When I render my final image in multilayer EXR and open it it After effects or Fusion, and work with a proper workflow to convert it to sRGB it shows me an overexposed image. I didn’t have this when I render with Arnold for example.
When I render the same scene and save it as a png, I don’t have this issue. Any settings in Blender for exr I should change?
Zombie revival - did you find out why? I read somewhere else (Otoy) it has something to do with Multipass and Linear instead RGB color space. So I tested a bit, but I don’t really know what I’m talking about…
How does this:
There’s absolutely nothing remaining of the little interior present inside the apartment. In fact, it looks like what ppl associate with meeting their maker
I tried setting the Filmic contrast to “none” (previously “very high”), that was much better, but still unrealistically high. Especially the brightness inside the apartment completely throws me off, this is simply JUNK.
Since I’m rendering animation files, I can’t process them in Photoshop as I usually did to avoid learning to use the compositor But I guess there’s no way around that, right? In AE, I can only shift the white point, which will darken the entire image, just like Film exposure in Blender. There’s supposed to be an “HDR” setting somewhere, which I can’t locate (using E-Cycles).
Using Curves now in the render settings, that should render OK for AE import?
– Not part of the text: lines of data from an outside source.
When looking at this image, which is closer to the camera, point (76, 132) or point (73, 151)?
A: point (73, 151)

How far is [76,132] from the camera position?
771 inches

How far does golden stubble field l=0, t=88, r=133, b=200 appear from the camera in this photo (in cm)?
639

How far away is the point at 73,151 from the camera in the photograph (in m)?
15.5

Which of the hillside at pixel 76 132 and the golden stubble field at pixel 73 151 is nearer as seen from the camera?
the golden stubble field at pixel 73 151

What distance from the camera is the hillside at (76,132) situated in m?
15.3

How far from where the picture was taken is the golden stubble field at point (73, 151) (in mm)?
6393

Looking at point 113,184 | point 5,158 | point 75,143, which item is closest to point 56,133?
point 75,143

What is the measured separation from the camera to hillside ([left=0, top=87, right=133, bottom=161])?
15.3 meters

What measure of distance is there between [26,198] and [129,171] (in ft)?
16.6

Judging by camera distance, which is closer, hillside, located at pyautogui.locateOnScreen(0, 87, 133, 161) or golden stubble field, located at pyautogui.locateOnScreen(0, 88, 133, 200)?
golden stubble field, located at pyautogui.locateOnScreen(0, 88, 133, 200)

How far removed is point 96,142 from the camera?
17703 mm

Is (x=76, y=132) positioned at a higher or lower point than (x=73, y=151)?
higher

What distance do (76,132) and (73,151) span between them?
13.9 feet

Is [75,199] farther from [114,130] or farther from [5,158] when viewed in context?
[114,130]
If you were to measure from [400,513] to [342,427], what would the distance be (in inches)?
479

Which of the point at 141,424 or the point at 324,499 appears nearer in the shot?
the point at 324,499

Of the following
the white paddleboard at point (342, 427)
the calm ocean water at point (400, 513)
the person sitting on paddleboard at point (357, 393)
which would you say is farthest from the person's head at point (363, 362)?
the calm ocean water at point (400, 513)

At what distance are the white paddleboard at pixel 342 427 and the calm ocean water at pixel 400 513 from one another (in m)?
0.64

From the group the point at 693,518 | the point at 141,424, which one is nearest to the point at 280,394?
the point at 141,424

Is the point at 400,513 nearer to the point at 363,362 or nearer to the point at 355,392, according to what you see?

Do you have a version of this render that is high-samples instead of relying on denoising? My first guess looking at these is that the bright denoised version is actually correct, the noisy one just looks darker because too few of the bright light sources have been properly sampled. The denoiser (correctly?) guesses that more light samples will be as bright as the few hot spots it found and the correct lighting result is to interpolate that brightness everywhere.
EXRs hold far more data than a general JPEG or PNG. Because of this they will appear “overexposed” when converted to an ordinary image, even though the “overexposed” areas still have all the detail. You have to change the contrast values (in whatever your editing program is) for the EXR to not look overexposed. Just make sure you change the contrast values before converting to 8-bit.